Finding a new place to live can be both exciting and daunting at the same time. On the one hand, there is the joy of finding a new space where you can see yourself living in the long run – but on the other hand, you do not want to get your hopes up, just in case your application gets rejected. We have had a look at the general administration process, to see how one can better prepare oneself for the application process – even if you already know that you have a bad credit rating.

It is important to put yourself in your landlord’s shoes. They are probably just as excited as you are about the prospect of finding the right tenant for their property. Whilst this might make them more lenient during the application process, there is no landlord that is willing to take on the risk of a tenant that will be unreliable during the monthly payment process. Try your utmost to provide them with reasons not to be concerned about your credit record. The first step would be to provide them with a certified copy of your identity book/card – just to prove that you are who you say you are.

General rule-of-thumb is that your Net earnings need to be three times the rental amount for which you are applying. When purchasing a property, the banks will consider your gross salary for affordability. In order to prove this, you will need to submit the latest three months’ bank statements that clearly indicate your salary being paid into this account. This should be accompanied with your latest three months’ salary slips. You can also expect your future landlord’s rental administrators to contact your employer to verify that you are still working at that company. This will go hand-in-hand with your ‘proof of employment’ letter that should be on an official company letterhead with all their contact details on it. A certified ‘proof of your current address’ should accompany your application, and if you are renting from another landlord, provide their details so that your new landlord’s rental administrators can touch base with them to see what type of tenant you are.

The landlord’s rental administrator will also consider your monthly expenses from your bank statements.

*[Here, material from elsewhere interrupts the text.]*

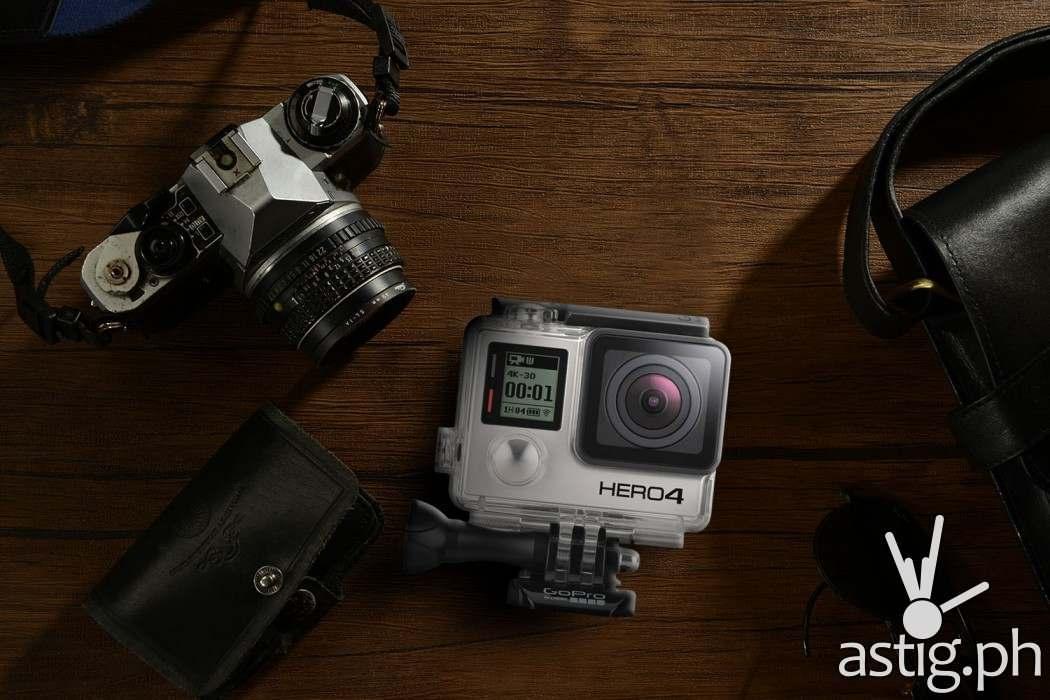 GoPro Hero 4  P22,100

They need to ensure that you have disposable income, after the monthly rental has been deducted in order to qualify from an affordability point-of-view. If you do not qualify on your monthly salary alone, you will need to show any other additional income that you might be receiving, like commissions or rental income that you might be receiving from other properties – just to boost your overall monthly income amount. You could also consider getting someone close to you, like a family member or your company where you work, to sign surety for your lease agreement. This means that if you default on your payments, they will be personally liable to make that payment on your behalf. All of these measures will reassure your future landlord that you are a viable prospect to move into their property, as your risk on defaulting is low. Obviously, it would also help if you can show a flawless record of paying your current landlord on time.

If the above measures still do not give you the ‘all clear’ on your application for the property, you might need to consider negotiating with your landlord. In order for them to have reassurance that you will pay your monthly instalments, they might be open to the idea of you paying a double deposit. It is the industry norm to pay a deposit equal to one months’ rental as an assurance to your landlord that you are not going to damage the property, or default on your monthly payments. This means that they can deduct any monies from the deposit that you pay at the beginning of your lease, and if you have not defaulted or damaged the property, you ought to get that deposit back at the end of the lease term. When paying a double deposit, it would mean that the landlord will have access to more money, as insurance that you do not intend to default on your financial commitment to them. Very few people have access to this kind of money, and it might be worth negotiating a payment plan with your future landlord, whereby you pay small amounts on a monthly basis, until you have built-up a second deposit that they can tap into, if need be.

It goes without saying that one can easily be offended when your application is rejected. By planning your submission carefully and highlighting the areas of concern, you might be afforded the opportunity to negotiate a way around your official credit rating. It is important to remember that the landlord might be as excited as you are to have you as a tenant, but they do have to keep the risks in mind when considering if they will proceed with a lease. This is one of the instances where honesty really seems to be the best policy.